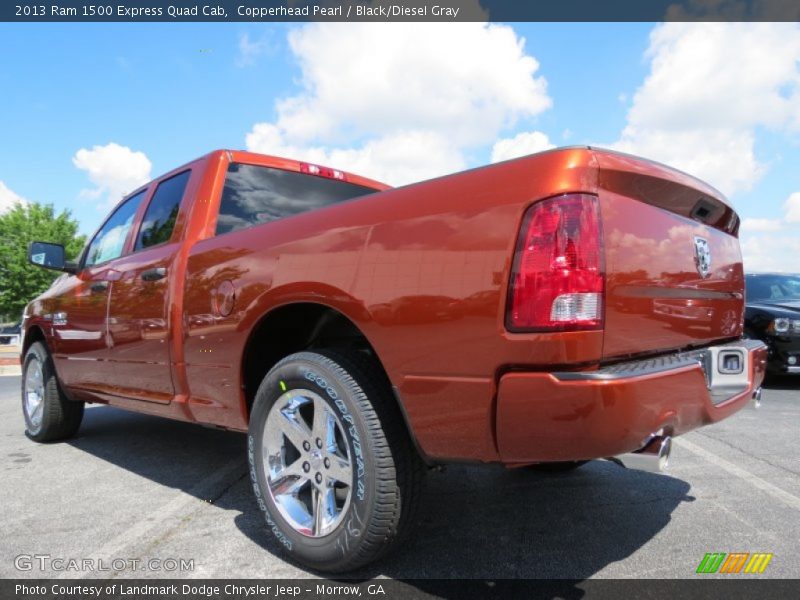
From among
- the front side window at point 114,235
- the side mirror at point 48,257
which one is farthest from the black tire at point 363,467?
the side mirror at point 48,257

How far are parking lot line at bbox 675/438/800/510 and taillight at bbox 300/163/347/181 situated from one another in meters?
3.03

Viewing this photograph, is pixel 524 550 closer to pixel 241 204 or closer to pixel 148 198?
pixel 241 204

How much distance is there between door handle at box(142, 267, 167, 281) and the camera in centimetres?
314

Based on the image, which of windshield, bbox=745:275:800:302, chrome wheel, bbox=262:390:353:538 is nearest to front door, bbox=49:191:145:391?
chrome wheel, bbox=262:390:353:538

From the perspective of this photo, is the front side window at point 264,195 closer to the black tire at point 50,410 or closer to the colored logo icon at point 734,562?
the black tire at point 50,410

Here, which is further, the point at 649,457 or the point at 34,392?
the point at 34,392

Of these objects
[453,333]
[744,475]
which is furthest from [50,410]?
[744,475]

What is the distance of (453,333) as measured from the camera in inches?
71.8

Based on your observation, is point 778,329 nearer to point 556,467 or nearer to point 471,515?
point 556,467

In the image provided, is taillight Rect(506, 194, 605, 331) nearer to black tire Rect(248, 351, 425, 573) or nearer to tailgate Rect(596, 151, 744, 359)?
tailgate Rect(596, 151, 744, 359)

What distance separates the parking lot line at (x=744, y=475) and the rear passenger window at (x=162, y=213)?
3.58 meters

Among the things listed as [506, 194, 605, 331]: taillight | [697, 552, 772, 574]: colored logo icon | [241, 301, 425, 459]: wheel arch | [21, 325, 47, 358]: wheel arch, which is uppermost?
[506, 194, 605, 331]: taillight

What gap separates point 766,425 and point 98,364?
510 centimetres

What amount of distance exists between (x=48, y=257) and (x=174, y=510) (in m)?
2.37
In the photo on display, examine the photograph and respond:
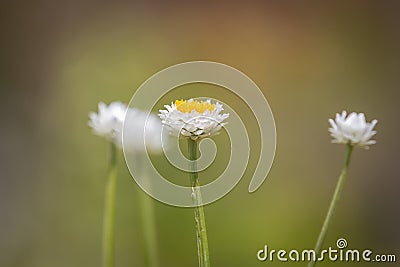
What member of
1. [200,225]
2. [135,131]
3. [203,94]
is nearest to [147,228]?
[135,131]

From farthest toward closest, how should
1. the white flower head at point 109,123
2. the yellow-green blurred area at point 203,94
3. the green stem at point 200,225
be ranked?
the yellow-green blurred area at point 203,94, the white flower head at point 109,123, the green stem at point 200,225

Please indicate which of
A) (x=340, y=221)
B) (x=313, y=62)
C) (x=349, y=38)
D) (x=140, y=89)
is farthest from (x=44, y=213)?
(x=349, y=38)

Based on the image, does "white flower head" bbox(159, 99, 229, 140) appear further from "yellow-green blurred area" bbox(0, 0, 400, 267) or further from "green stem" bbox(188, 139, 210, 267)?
"yellow-green blurred area" bbox(0, 0, 400, 267)

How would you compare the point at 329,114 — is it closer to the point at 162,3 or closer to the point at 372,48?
the point at 372,48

---

Task goal> Can you recast the stretch from the line containing "How would you" through the end of the items as a Markdown table with the columns Row and Line, one numbered row per line, skipping blank lines?

The result>
| Row | Line |
|---|---|
| 1 | How would you compare the point at 329,114 — is it closer to the point at 162,3 or closer to the point at 372,48? |
| 2 | the point at 372,48 |